Apply what you read:
1. In the discussion of Rust's built-in traits below, translate this sentence into French: "Copy isn’t automatically implemented."
2. Going by the discussion of Rust's built-in traits below, what would Point::Details equal for struct Point { x: f64, y: f64}?
3. Pick up the discussion of Rust's built-in traits below after its final sentence and carry it on with a further reply.

Text section:
*** Block opens ***

Making build-in traits less magical

The behaviour of things like Copy/Send/Sync always seem magical because of the rules that makes the compiler automatically implement them or prevent to implement them for new types.

Rfc 1935, while concerned with a different goal made me wonder if it would not be preferable to have rather some automatical “magical” traits for classes of types (tuples, enums, structs, arrays, functions, closures, refs) that would then be called Tuple, Enum, Struct and so on… Those trait could then contain as associated types the list of their inner details and then allow to have standard blanket implementation to express ideas like "type X must be Send if the types of all its internal details are Send" (Of course for Copy that would require negative bounds and it’s unclear to me if this is a dead idea now). Has any similar suggestion already been proposed ?

Those trait could then contain as associated types the list of their inner details and then allow to have standard blanket implementation to express ideas like "type X must be Send if the types of all its internal details are Send"

Could you elaborate on this part? I can't really tell what you're suggesting or how it would improve anything. Maybe some strawman pseudocode?

Copy isn’t automatically implemented.

Using notation (H, ...T) from rfc 1935 (Tuple-Based Variadic Generics) to mean some non empty tuple with a first element of type H (head) and a rest equivalent to the tuple of type T (tail):

impl Send for () {}
impl<T, H> Send for (H, ...T) where T : Tuple + Send, H: Send {}

Similarily for structs if we imagine another automatic trait:

trait Struct {
    type Details: Tuple;
}
impl<T> Send for T where T : Struct, T::Details : Send {}

where for example if we have struct Point { x: f64, y: f64}, we would have Point::Details == (f64, f64). Same kind of logic for enums, closures, etc

Correct but the implementation is automatically prevented by the compiler if your type contains at least one non-copiable component. To this respect this is as magical as Send or Sync.

Now suppose we have negative bounds we could encode this fact as:

impl Copy for () {}
impl<T, H> !Copy for (H, ...T) where H: !Copy, T : Copy {}
impl<T, H> !Copy for (H, ...T) where H: Copy, T : !Copy {}
impl<T, H> !Copy for (H, ...T) where H: !Copy, T : !Copy {}

impl<T> !Copy for T where T : Struct, T::Details : !Copy {}

Of course as such I'm replacing previous magical traits (Send, Copy, etc) by new ones (Tuple, Struct, etc) but I have the feeling this would be more natural and far more extensive (allowing users to define their own automatically implemented "structural" traits)

You can already define your own structural traits with an implementation for ..: https://doc.rust-lang.org/src/core/marker.rs.html#49. The only difference here is that you’d have separate blanket implementations for structs, tuples, and enums.

*** Block closes ***

Data excerpt:
*** Block opens ***

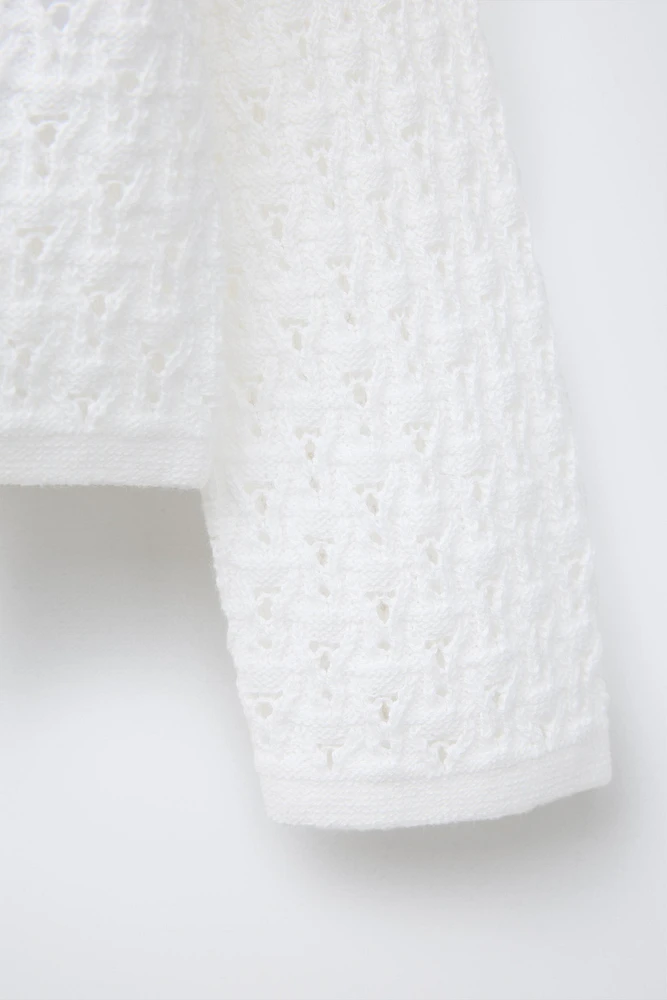 GILET EN MAILLE AJOURÉE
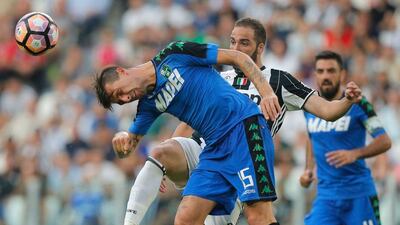 Sassuolo defender Francesco Acerbi heads a ball away from Juventus' Gonzalo Higuain. Marco Bertorello / AFP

*** Block closes ***

Responses:
1. Copy n'est pas implémenté automatiquement.

2. (f64, f64)

3.
I didn’t know syntax … and it’s rather unclear to me what it actually mean. Any documentation about this ?

This is indeed similar to what I’m proposing. But to be honest I find syntax “…” very ugly. This feature also feels very ad hoc for Sync and Send and not as expressive as if you could analyse the content of your types.

Could you give an example of an auto trait that would need to perform more advanced analysis?

Imagine for example that you would like to have a trait that represents the potential use of NaN:

impl ContainsNAN for f32 {}
impl ContainsNAN for f64 {}
impl<H,T> ContainsNAN for (H, ...T) where H: ContainsNAN , T: Tuple + !ContainsNAN {}
impl<H,T> ContainsNAN for (H, ...T) where H: !ContainsNAN , T: Tuple + ContainsNAN {}
impl<H,T> ContainsNAN for (H, ...T) where H: ContainsNAN, T: Tuple + ContainsNAN {}
impl<T> ContainsNAN for T where T : Struct, T::Details : ContainsNAN {}

More generally if we add some (unsafe I guess) methods to inspect the content:

trait Struct {
    type Details: Tuple;
    unsafe fn details_as_refs(&'a self) -> Self::Details::AsRefs<'a>;
    unsafe fn details_as_muts(&'a self) -> Self::Details::AsMuts<'a>;
}

where AsRefs<'a> and AsMuts<'a> are defined as in rfc 1935, we would get the capacity to naturally generate implementations for PartialEq for example rather than having a special macro to make the compiler generate it. This would provide a more homogeneous type system.

I think this kind of system may really expand expressivity. Of course the downside would certainly be that it would also allow some new forms of abuse. But the current rule for .. with opt out implementations feels some much of a hack to me (the rule that opts out your type if one piece of inner data is already opted out is completely implicit for example) that I’m really convinced we can do far better.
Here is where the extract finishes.